A notification had popped up on our phones before Amber, Alex and I had split up. It was a message from the city's government informing every citizen to never walk the streets alone, during the day or at night. They said a special operations unit has been tasked with dealing with this serial killer, but no other information could be told.
I can't stop thinking about those street lights. The way the metal was bent, seemed off. It all happened too quickly, and in the middle of daylight for it to be possible to kill someone like this. Kill someone with a streetlight? It's like something out of a fictional novel. It seems like a death that is meant to be on show for the civilians of the city. Come to think of it, the first two deaths were on show to people, too. The first, a man who worked as a cashier at a small-time grocery store, had been shot through the head while at a basketball game at one of the high schools. A couple hundred people had attended that game. The second woman, a lawyer at a divorce agency was stabbed through the heart at a shopping center. It's like the killer wants to be known, wants to be seen.
I rise as the bus comes to a stop. I live in a hire-rise apartment, overlooking even the highest of buildings – excepting the skyscrapers in the center of the city. My apartment is a ten-minute drive to the outskirts of the city, but even here, away from the main center, its streets are teeming with life. After the death of yet another civilian, there are less people than usual, and those who are out, are rushing to get home. I also rush inside the building, anxious to get home. To see my parents, safe in their chairs on the balcony, where they wait every day for me to get home. Mother would already have dinner on the oven and ready by the time I entered the room. Todays Wednesday, so that means we're having stir-fry for dinner. My stomach growls as I think of Mother's perfectly cooked meals.

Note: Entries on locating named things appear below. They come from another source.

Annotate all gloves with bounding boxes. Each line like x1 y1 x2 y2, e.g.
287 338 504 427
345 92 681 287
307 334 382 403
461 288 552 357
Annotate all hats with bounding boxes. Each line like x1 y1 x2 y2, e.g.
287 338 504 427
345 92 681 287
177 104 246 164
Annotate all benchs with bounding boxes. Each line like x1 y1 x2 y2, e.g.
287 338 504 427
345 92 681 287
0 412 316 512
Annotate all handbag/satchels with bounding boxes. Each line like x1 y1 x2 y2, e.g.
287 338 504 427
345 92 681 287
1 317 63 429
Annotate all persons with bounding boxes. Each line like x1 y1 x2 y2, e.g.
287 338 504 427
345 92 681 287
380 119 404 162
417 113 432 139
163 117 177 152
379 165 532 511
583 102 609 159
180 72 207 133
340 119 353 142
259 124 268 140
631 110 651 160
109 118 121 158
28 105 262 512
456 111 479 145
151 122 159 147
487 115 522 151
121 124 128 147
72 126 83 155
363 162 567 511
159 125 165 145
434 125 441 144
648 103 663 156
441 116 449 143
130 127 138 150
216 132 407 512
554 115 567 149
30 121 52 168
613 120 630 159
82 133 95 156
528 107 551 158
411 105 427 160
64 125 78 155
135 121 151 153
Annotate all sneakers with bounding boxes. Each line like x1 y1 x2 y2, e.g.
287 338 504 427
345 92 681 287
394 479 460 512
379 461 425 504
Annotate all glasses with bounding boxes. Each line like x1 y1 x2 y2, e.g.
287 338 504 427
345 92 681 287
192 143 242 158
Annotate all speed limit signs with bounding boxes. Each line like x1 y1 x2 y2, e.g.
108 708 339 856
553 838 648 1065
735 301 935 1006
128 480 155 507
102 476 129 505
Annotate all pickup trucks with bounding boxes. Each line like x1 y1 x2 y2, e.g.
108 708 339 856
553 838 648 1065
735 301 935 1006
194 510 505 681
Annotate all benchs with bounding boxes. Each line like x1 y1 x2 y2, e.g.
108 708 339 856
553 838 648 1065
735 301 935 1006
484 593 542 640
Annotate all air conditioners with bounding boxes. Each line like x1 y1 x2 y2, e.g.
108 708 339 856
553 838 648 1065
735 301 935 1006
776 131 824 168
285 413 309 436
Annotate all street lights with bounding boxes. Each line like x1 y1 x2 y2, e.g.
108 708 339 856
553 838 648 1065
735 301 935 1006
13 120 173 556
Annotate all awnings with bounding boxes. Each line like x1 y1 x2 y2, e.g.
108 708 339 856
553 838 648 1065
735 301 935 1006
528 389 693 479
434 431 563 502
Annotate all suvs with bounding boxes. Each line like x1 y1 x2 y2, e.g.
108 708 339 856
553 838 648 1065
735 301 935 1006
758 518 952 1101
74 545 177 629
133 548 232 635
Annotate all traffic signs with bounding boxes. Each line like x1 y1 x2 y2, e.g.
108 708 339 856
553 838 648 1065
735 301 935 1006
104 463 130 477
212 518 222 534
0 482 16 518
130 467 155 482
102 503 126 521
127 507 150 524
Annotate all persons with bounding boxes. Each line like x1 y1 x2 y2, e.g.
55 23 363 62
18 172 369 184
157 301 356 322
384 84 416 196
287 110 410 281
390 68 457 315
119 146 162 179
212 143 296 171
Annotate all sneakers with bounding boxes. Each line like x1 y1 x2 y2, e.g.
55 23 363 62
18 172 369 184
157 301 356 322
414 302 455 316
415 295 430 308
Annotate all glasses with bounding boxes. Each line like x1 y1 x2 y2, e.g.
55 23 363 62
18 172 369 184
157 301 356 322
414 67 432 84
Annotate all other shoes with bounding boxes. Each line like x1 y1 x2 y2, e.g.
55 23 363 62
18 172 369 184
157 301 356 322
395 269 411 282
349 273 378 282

I pass Amie, the front-counter woman, on the way to the elevator. She smiles at me warmly as we pass each other, the same as any other day. I've never actually had a conversation with her, but she always greets me with a gentle smile when we see each other. A nice woman. I hope she's not the murderer's next target.
The elevator ride is a long one, one hundred and twelve stories high. I take my headphones out as I wait, saying goodbye to the heavy thrum of the music, and the pain in my ears. The elevator doors ding open and I step into the hallway, making my way across the hall to the door, which reads 1103.
The first thing that hits me when I walk in is a burnt smell. I drop my bag off at the doorway of my room and kick off my shoes, leaving them messy and toppled over against the wall. I step down the long hallway, where at the end, the kitchen will be.
"Mum, Dad," I yell down the hallway, the carpet soft underneath my feet. It beats running down a street in leather shoes with tiny heels. "What's burning? You better not have ruined stir-fry night –"
My voice cuts off as I near the kitchen, the smell growing stronger, and the sound of sizzling filling my ears. My whole body is frozen, so I can't move forward, but my limbs shake so furiously I fear my legs will give way. My breath comes in short, sharp bursts. My eyes are fixated on the crimson red pool of blood on the tiled kitchen floor, oozing its way to the carpet. A few more minutes and it'll reach, staining the light grey color of the carpet forever.
"Mum? Dad?" my voice is barely audible and it cracks when I speak. The first tear doesn't roll down my cheek just yet, but I can feel my eyes welling up with tears. My lips tremble as I force myself to round the corner and into the kitchen.
I step in the pile of blood, ignoring the warm sensation of it soaking into my socks. Instead I am focused on what lies before me. I sink to my knees, splashing in the blood.